Segundo a justificativa do prefeito no projeto, o Tribunal de Contas do Estado de São Paulo vem, “reiteradamente, posicionando-se pela irregularidade do salário aniversário, afirmando que ele não atende, efetivamente, ao interesse público e às exigências do serviço, bem como, aos princípios constitucionais da razoabilidade, da moralidade e da economicidade”, diz o prefeito no projeto.

Ainda segundo a justificativa, o Tribunal de Contas cita ação direta de constitucionalidade julgada pelo Tribunal de Justiça do Estado de São Paulo (ADIN nº 2204151-69.2015.8.26.0000) em que parcela semelhante teria sido declarada inconstitucional.

Vereadores ouvidos pela reportagem do Jornal das 11 afirmaram que o prefeito deveria ter enviado projeto para reparar a perda dos funcionários.
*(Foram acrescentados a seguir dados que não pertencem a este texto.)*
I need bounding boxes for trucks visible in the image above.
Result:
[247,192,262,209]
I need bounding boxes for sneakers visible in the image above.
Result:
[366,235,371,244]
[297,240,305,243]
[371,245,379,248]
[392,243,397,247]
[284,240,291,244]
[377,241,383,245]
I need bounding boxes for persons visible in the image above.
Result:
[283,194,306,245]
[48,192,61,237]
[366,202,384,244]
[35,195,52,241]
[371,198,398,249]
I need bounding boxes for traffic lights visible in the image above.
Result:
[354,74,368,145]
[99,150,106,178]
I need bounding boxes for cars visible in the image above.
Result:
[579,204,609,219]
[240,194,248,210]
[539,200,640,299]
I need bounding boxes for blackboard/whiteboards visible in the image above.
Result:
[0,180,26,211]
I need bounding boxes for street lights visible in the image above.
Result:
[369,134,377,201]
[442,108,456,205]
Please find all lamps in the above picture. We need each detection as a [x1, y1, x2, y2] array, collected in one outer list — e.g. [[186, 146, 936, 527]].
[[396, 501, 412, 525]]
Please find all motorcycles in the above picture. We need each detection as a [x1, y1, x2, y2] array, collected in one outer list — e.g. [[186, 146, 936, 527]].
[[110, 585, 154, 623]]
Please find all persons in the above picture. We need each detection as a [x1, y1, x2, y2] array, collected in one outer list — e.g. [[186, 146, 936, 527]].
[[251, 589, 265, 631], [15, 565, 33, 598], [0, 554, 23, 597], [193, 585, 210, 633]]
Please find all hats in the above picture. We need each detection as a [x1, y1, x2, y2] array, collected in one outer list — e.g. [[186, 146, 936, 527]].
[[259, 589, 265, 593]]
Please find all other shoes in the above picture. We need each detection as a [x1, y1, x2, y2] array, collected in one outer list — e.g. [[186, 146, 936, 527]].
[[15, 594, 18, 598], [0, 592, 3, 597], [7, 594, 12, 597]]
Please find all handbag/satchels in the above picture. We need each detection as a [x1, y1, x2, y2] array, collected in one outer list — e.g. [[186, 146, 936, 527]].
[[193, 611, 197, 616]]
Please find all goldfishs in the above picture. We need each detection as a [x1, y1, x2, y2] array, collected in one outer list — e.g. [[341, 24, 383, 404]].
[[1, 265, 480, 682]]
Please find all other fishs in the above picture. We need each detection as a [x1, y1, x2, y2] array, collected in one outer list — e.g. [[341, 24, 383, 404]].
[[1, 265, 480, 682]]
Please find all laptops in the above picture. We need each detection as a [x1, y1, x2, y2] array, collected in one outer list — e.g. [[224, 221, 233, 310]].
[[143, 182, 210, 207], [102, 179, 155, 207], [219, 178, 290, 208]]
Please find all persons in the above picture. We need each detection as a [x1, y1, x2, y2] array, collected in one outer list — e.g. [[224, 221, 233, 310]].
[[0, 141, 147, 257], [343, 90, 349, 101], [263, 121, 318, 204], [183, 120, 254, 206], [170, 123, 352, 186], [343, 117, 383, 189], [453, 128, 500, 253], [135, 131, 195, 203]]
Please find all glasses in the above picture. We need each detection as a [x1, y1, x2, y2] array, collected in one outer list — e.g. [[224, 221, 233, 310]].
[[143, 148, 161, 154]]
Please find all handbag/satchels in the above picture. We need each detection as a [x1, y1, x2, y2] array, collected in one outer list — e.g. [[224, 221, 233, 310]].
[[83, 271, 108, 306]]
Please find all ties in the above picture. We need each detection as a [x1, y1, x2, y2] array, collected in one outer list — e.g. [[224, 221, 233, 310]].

O salário aniversário foi instituído em 1999 pela ex-prefeita Taís Sant'Anna e o valor pago hoje a cada um dos cerca de 700 funcionários é de R$ 680. Com este corte, a folha de pagamento da prefeitura terá uma redução de R$ 476 mil por ano.

O presidente do Sindicato dos Servidores Públicos Municipais José Carlos Chiavelli disse a prefeitura solicitou uma assembleia com o servidores para discutir a criação de um prêmio de assiduidade para substituir o salário aniversário.

Em municípios em que o bônus de assiduidade foi instituído, o Tribunal de Justiça julgou inconstitucional o benefício aos funcionários. Na cidade de Ilha Bela, por exemplo, o bônus era o valor da referência salarial.

No pedido da Ação Direta de Inconstitucionalidade, o procurador Geral de Justiça da época, Gianpaolo Smanio considerou que “a assiduidade, adotada como parâmetro para a concessão do bônus, é dever funcional geral, elementar ao exercício de qualquer função pública, não podendo, assim, ser considerada como critério para concessão da vantagem. Ao se dar ao servidor público municipal prêmio pecuniário pela assiduidade se está remunerando duplamente por cumprir nada mais do que seu dever”, disse o procurador.

Por unanimidade, em 2016, o Tribunal de Justiça entendeu que a lei era inconstitucional.